Cerebellar-Inspired Residual Control for Fault Recovery: From Inference-Time Adaptation to Structural Consolidation

TL;DR

This paper presents a cerebellar-inspired residual control framework that enables real-time fault recovery in robotic policies without retraining, by augmenting existing policies with online corrective mechanisms inspired by cerebellar principles.

Contribution

It introduces a novel inference-time residual control method inspired by cerebellar mechanisms, allowing fast, localized fault correction without altering the original policy parameters.

Findings

Achieves up to 66% performance improvement under faults in MuJoCo benchmarks.

Provides robust fault recovery with graceful degradation under severe disturbances.
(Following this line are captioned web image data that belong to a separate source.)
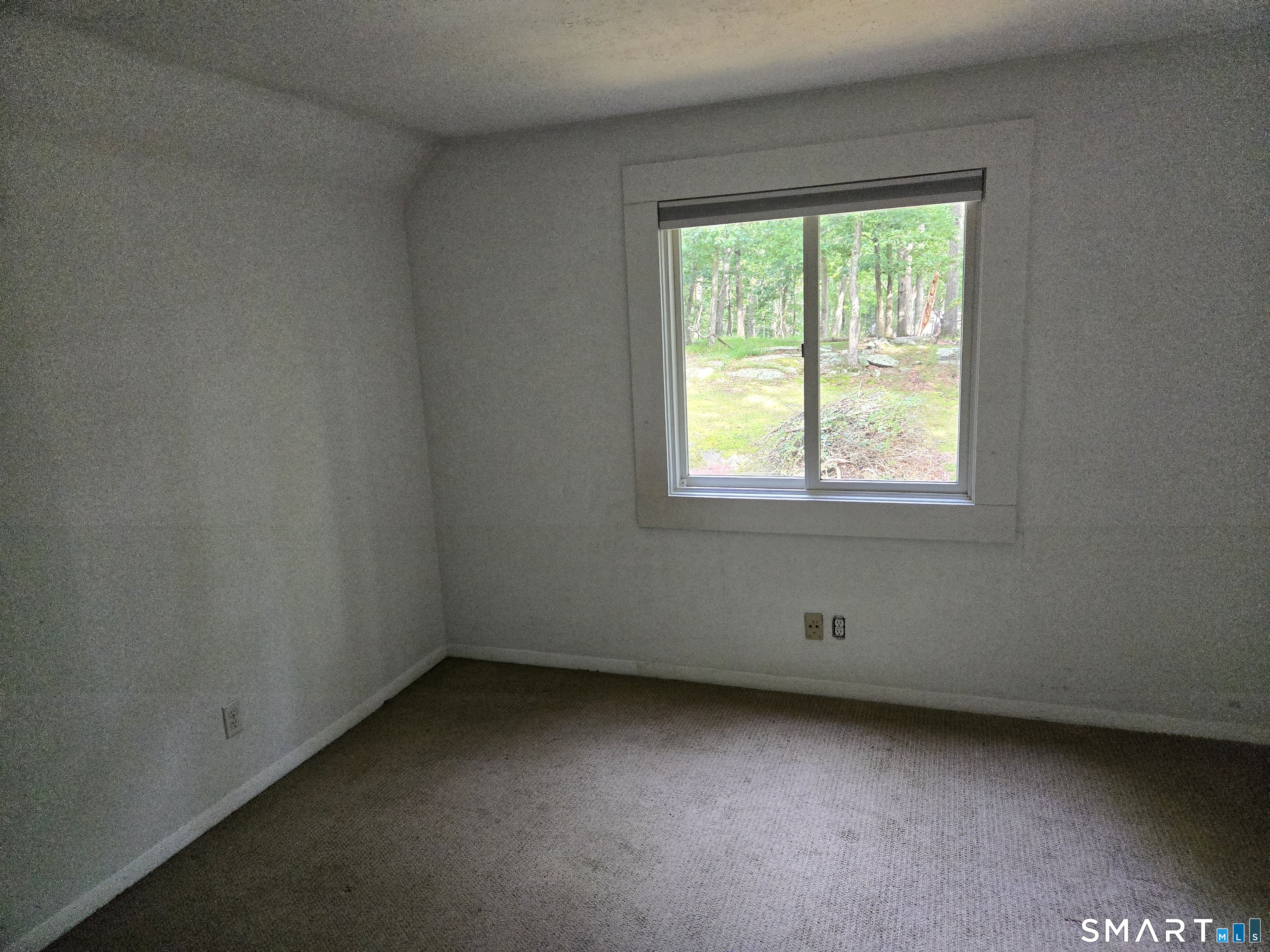 38 Ravenwood Drive Property Photo 35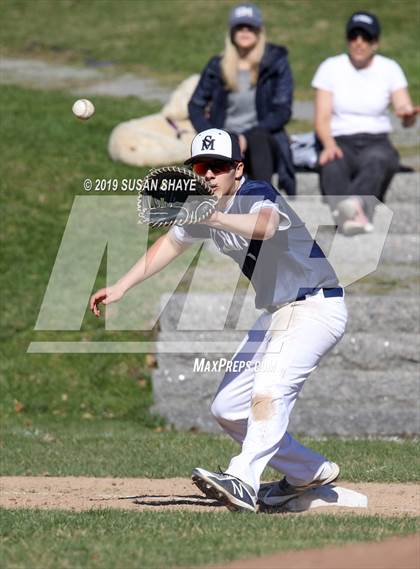 Thumbnail 3 in St. Mark's @ Lawrence Academy photogallery.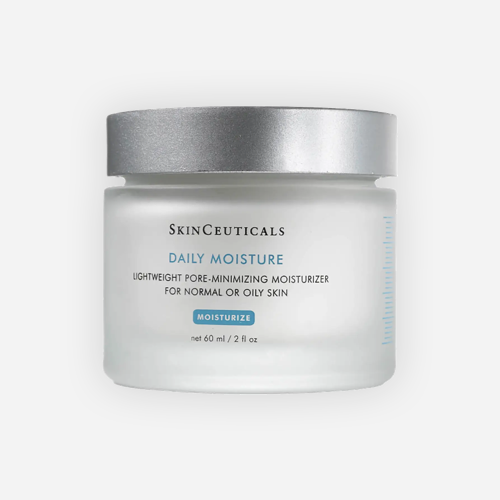 Skinceuticals Daily Moisture (60ml)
Demonstrates effective consolidation of residual corrections into policy parameters.

Abstract

Robotic policies deployed in real-world environments often encounter post-training faults, where retraining, exploration, or system identification are impractical. We introduce an inference-time, cerebellar-inspired residual control framework that augments a frozen reinforcement learning policy with online corrective actions, enabling fault recovery without modifying base policy parameters. The framework instantiates core cerebellar principles, including high-dimensional pattern separation via fixed feature expansion, parallel microzone-style residual pathways, and local error-driven plasticity with excitatory and inhibitory eligibility traces operating at distinct time scales. These mechanisms enable fast, localized correction under post-training disturbances while avoiding destabilizing global policy updates. A conservative, performance-driven meta-adaptation regulates residual authority and plasticity, preserving nominal behavior and suppressing unnecessary intervention. Experiments on MuJoCo benchmarks under actuator, dynamic, and environmental perturbations show improvements of up to $+66\%$ on \texttt{HalfCheetah-v5} and $+53\%$ on \texttt{Humanoid-v5} under moderate faults, with graceful degradation under severe shifts and complementary robustness from consolidating persistent residual corrections into policy parameters.